SM, on the other hand, uses a single repository approach, that is, all requirements are independent of project or repository, aiming to generalize the model. Thus, although the SM MAE is close to the Deep-SE value, the standard deviation obtained is smaller (0.17), or almost nonexistent (ex. 3.87, 4.21, 4.15, 4.12, 3.97, 4.25, 4.01), which can be proven by observing the pattern of MAE values obtained by the model. In this sense, it can be said that the proposed method is more generic and applicable to different problems, demonstrating a greater degree of reliability than Deep-SE. This is mainly due to the ability of the BERT Transformer mechanism (attention mechanism) to resolve long-term dependency and “vanishing gradient” (Hochreiter, 1991) and (Bengio et al., 1994), that presents itself as limitations in recurrent network architectures, as is the case with RHN and LSTM, used by (Choetkiertikul et al., 2018). The “vanishing gradient” is the loss of relevant context information, used to identify the semantics of a given word in a text. Therefore, the attention mechanism allows for one to ignore irrelevant information and focus on what is relevant, making it possible to connect two related words, even if they are not located one after the other.
In order to reinforce the positive trend of applying pre-trained embeddings models in the process of inferring effort estimation, the E5 experiment was performed.
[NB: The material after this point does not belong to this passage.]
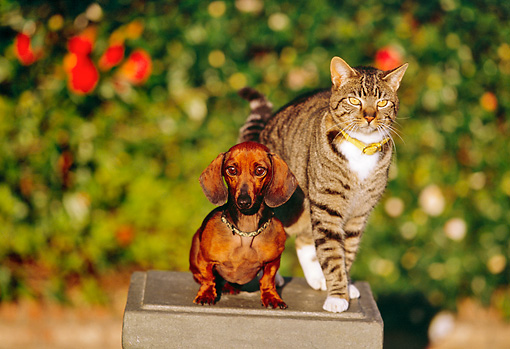 DOK 03 RK0188 13 © Kimball Stock Miniature Dachshund Smooth Coated And Gray Tabby Cat Sitting On Pedestal By Flowers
In this case, the same set of training and testing data was used, applying a classification layer (with softmax activation) instead of linear regression. This required some modifications to the dataset. First, there was a need to make the dataset more homogeneous and bulky as compared to the existing labels. Then the closest estimates were grouped, considering the series of Fibonacci proposed for the Planning Poker (Cohn, 2005) estimation method. As a result of this process, the data set only had 9 possible labels: 1, 2, 3, 5, 8, 13, 20, 40, 100. Therefore, compared to the regression problem, each label had its data volume increased and balanced in relation to the existing classes, mainly for the smaller labels (between 1 and 8), as shown in Table 13.
|Number of labels||1||2||3||5||8||13||20||40||100||Total|
|Number of textual requirements/labels||4225||3406||4809||4725||3588||1238||706||451||165||23.313|
The Figure 10
shows the confusion matrix generated for the experimentE5. One can see that the greatest confusion occurs between the lowest efforts (1, 2, 3, 5 and 8). Considering the MAE value of the regression experiment (4.25), it is possible to understand this bias in the confusion matrix; after all, as explained previously, an effort of 4 points per story could be 1 or 8.
One can also observe that, similarly, the larger classes (13, 20, 40 and 100) became more confused with each other and, in very low percentages there was confusion among the smaller classes. This aspect leads us to suggest that human intervention at the end of the process is needed, with the aim of approving/modifying the estimate generated, according to the user’s working reality. Thus, considering its application for the end user, the proposed method would be classified as semi-automated.
Another aspect to be observed in the results of Figure 10 is an indication that the larger the data set representing each of the labels, the better the results. This study argues that effective techniques for increasing data in texts can improve this result. Another alternative would be to collect a more significant number of real samples, complementing the pre-training and fine-tuning data set corpPret_SE, as well as sets for training and testing (corp_SE). Thus, the generated embeddings will be more representative, that is, they can better represent each situation found in the requirements.
RQ4. Are pre-trained embeddings models useful to a text-based software effort estimation, both on new and existing projects?
Another aspect that can be observed is the indication of the SM model to estimates new and non-existing requirements. For this, an additional experiment was carried out containing the same configuration as E4, and only changing the type of data partitioning. In this experiment cross validation was applied by projects in order to evaluate the results of inferring the estimates for each project, that is, for completely new projects. Thus, during each of the iterations one of the projects was considered a target for the estimates (test set), while the others were considered a source (training set). Table 14 shows the results obtained for the MAE in each project.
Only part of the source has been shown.